[Source data]
•••••

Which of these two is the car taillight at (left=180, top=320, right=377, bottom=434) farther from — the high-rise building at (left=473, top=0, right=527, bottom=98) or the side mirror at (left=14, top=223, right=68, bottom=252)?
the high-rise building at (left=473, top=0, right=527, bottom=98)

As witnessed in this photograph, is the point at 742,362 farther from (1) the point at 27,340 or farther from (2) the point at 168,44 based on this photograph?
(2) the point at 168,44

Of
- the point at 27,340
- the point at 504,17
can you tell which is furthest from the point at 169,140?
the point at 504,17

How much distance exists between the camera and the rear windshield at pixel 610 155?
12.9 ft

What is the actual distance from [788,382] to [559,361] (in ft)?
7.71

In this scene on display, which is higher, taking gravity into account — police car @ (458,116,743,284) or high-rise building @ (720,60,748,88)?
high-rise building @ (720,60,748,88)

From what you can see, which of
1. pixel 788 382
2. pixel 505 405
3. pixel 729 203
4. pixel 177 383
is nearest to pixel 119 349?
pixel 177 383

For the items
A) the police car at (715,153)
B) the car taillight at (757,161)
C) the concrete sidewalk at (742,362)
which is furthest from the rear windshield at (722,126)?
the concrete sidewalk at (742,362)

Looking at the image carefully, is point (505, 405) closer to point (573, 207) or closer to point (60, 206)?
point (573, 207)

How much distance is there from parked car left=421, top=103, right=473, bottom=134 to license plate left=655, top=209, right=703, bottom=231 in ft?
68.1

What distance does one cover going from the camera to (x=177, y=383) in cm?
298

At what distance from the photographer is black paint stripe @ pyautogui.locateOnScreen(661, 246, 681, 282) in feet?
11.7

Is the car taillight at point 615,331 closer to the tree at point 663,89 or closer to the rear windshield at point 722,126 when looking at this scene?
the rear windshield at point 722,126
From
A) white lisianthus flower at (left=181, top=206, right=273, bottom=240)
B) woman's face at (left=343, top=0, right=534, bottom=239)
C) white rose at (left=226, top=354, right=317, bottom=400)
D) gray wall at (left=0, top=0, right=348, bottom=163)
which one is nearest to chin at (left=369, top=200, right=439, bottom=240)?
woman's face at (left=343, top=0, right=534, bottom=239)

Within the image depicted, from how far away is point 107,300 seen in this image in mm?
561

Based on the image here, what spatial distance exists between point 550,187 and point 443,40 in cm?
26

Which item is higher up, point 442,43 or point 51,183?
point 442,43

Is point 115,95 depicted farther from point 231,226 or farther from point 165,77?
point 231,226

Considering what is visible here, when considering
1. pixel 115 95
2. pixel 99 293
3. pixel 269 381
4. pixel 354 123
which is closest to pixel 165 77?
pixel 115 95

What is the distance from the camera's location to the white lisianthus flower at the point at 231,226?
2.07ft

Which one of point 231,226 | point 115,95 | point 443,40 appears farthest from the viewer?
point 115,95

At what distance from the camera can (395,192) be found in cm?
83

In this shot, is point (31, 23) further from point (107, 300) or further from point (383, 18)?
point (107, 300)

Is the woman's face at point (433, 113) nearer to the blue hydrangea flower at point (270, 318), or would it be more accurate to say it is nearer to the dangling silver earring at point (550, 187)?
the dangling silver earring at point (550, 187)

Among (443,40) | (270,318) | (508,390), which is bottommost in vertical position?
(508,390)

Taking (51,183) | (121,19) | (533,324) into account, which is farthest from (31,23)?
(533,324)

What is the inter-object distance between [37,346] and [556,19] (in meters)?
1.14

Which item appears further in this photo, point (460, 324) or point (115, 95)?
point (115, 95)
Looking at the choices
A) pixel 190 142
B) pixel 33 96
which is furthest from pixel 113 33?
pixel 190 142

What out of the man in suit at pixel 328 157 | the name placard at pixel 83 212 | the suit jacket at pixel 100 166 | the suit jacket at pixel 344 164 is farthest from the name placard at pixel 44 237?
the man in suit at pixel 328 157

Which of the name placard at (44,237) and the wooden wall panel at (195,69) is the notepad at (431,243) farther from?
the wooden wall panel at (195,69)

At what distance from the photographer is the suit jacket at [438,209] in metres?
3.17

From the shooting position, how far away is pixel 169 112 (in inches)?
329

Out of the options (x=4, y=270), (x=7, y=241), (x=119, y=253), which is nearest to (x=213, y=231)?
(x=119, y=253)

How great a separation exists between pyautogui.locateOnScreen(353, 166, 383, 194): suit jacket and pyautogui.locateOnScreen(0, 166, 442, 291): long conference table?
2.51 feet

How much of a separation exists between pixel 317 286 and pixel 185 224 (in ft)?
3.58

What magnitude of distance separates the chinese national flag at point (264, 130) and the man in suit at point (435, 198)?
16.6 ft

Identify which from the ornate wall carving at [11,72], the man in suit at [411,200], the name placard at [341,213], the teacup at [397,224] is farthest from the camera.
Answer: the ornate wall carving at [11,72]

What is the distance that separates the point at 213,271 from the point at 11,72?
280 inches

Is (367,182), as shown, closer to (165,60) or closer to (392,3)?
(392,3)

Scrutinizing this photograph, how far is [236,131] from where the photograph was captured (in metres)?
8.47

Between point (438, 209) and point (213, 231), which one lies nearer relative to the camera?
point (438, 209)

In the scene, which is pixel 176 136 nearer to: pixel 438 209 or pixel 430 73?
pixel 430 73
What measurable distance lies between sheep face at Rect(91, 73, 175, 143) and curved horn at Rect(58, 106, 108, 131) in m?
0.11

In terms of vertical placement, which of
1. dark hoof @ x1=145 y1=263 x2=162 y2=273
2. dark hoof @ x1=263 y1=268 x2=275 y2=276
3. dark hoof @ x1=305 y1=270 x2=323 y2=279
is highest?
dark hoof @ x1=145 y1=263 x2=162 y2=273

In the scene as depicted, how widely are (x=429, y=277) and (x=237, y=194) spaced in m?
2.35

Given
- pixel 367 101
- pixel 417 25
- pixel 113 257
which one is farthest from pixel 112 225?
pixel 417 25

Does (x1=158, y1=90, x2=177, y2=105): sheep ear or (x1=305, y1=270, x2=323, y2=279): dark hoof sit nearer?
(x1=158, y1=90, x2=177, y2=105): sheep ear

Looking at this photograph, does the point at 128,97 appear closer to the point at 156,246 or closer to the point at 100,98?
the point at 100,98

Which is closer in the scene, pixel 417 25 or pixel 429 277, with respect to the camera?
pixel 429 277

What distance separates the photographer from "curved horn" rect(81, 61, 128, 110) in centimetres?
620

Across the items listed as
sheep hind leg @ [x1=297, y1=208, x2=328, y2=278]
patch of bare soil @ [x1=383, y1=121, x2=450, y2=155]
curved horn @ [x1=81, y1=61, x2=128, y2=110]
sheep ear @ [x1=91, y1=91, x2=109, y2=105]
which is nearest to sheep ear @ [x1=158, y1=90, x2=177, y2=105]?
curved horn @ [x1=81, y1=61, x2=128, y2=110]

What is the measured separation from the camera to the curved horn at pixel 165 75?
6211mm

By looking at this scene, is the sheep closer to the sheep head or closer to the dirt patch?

•••••

YOUR INSTRUCTIONS >> Each line from the one containing "Does (x1=158, y1=90, x2=177, y2=105): sheep" through the end of the entries, both included, is to be returned exactly, with no other lines.

THE RESPONSE >>
Does (x1=158, y1=90, x2=177, y2=105): sheep ear or (x1=305, y1=270, x2=323, y2=279): dark hoof sit nearer?
(x1=158, y1=90, x2=177, y2=105): sheep ear

Looking at this photograph, does the point at 128,97 appear closer to the point at 156,246 or closer to the point at 100,98?
the point at 100,98

Which is closer in the scene, pixel 417 25 or pixel 429 277, with respect to the camera?
pixel 429 277

What distance separates the photographer from "curved horn" rect(81, 61, 128, 110) in centimetres?
620

Across the items listed as
sheep hind leg @ [x1=297, y1=208, x2=328, y2=278]
patch of bare soil @ [x1=383, y1=121, x2=450, y2=155]
curved horn @ [x1=81, y1=61, x2=128, y2=110]
sheep ear @ [x1=91, y1=91, x2=109, y2=105]
which is nearest to sheep ear @ [x1=158, y1=90, x2=177, y2=105]?
curved horn @ [x1=81, y1=61, x2=128, y2=110]

What is the measured separation from the camera to the curved horn at pixel 165 75?
6211mm

By looking at this scene, is the sheep closer to the sheep head or closer to the dirt patch?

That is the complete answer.